Social structure likely plays a role, too. Among ancestral humans, it was common for sons to stay with their mothers while daughters left to join their partners in other family groups. The Finnish study suggests that competition between these women and their mothers-in-law may have helped promote menopause. The researchers found that children were at least 50 per cent more likely to die when mothers-in-law and daughters-in-law were giving birth around the same time.

Menopause, then, probably helped to reduce competition between unrelated women, and allowed more children to survive to adulthood and beyond.

[Chapter Break]

We have a pretty good idea of human longevity, even if we don’t yet know how to extend it—the oldest recorded person was Frenchwoman Jeanne Calment, who lived to 122 years and 164 days.

In some mammals, teeth can provide some indication of age, and to age a fish, scientists can count the annual growth lines in its otoliths, tiny structures inside its ear. But studying other species’ lifespan is much trickier, particularly for those that live for decades or centuries, like New Zealand’s tuatara.

To estimate the spiky reptiles’ longevity, researchers including Nicola Nelson from Victoria University of Wellington have been stalking them by night on Cook Strait’s North Brother Island.

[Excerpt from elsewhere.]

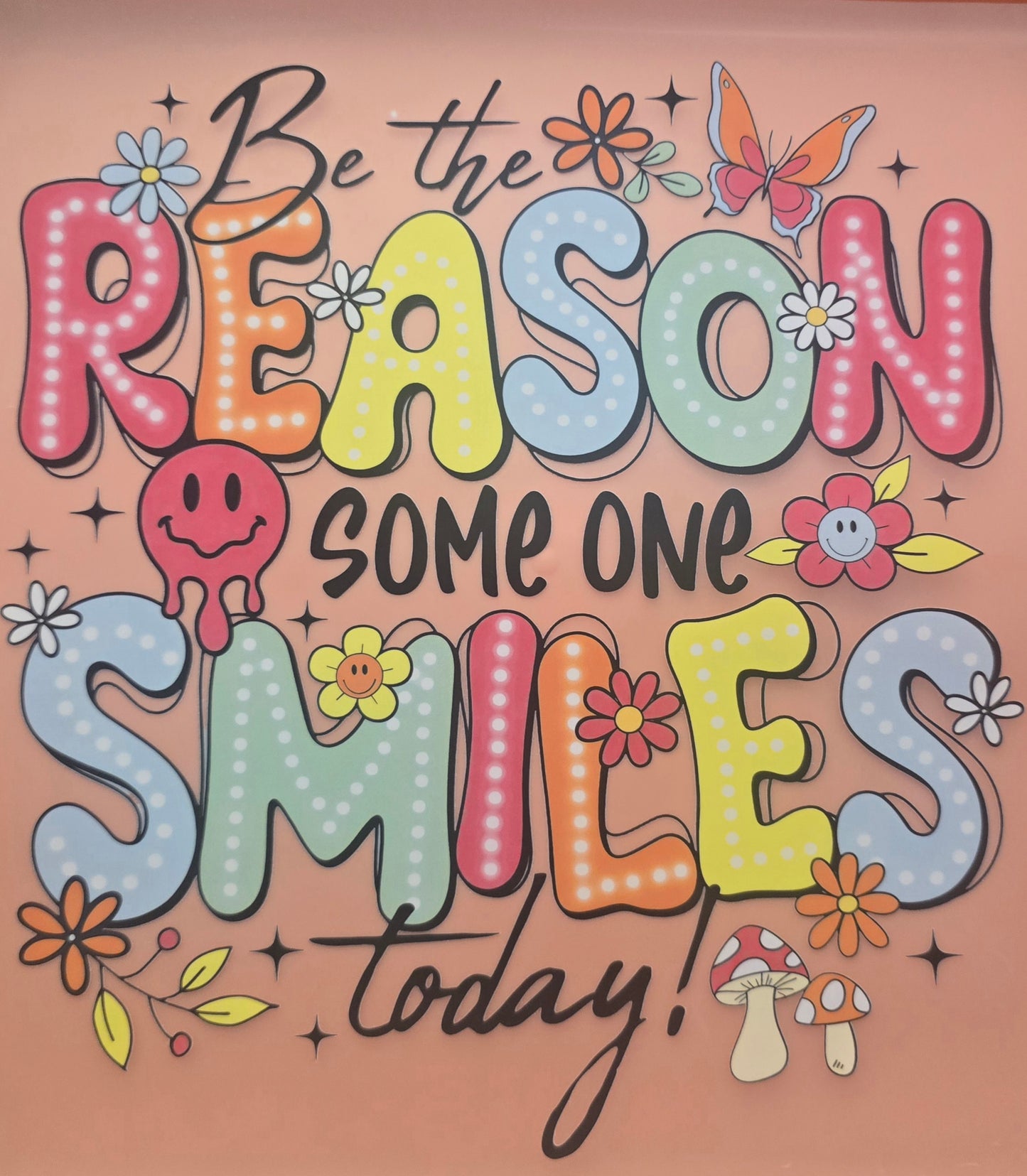 Be The Reason Someone Smiles Today Shirt Transfer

The study started in the 1980s, and every few years the scientists capture as many of the 500-strong population as they can between dusk and dawn. (The cold-blooded creatures move more slowly in the dark, so can easily be picked up and marked or identified.)

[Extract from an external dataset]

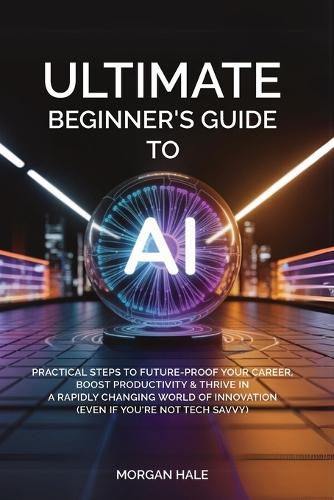 Cover image for Ultimate Beginner's Guide to AI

Tuatara stop growing at around 30 years old. After that, this mark-recapture method is the only way to determine their age in the wild. If they’re not found for several years, researchers assume they’re dead—on its own, not a particularly accurate way of measuring lifespan. But scientists can also use modelling to convert the cumulative recapture data into a lifespan estimate. In 2022, Nelson contributed to a global study of 77 reptile and amphibian species, which found that tuatara lived the longest—137 years!—and had the second-slowest rate of ageing.

That’s not to say most tuatara will be around that long, even in the absence of predators, Nelson explains. It’s more akin to the 100-year milestone for humans. For tuatara, 137 is the age by which 95 per cent have died. The researchers have not yet confirmed that any individuals have actually gotten that old, but on other islands, adult tuatara first marked in the 1940s as adults were caught again recently, suggesting they were at least 100. Some may even live longer. In 1935, Robert Falla, the director of the Dominion Museum in Wellington, reported Māori stories of a tuatara that lived in a shell pit on Mōtītī Island, off Tauranga, for 300 years.

“This is going to be something we continue to learn about for decades, as we collect more data on the same individuals—our old friends,” says Nelson. “And it’ll be other researchers that do it, not me.

“It’s beyond my lifespan, this work.”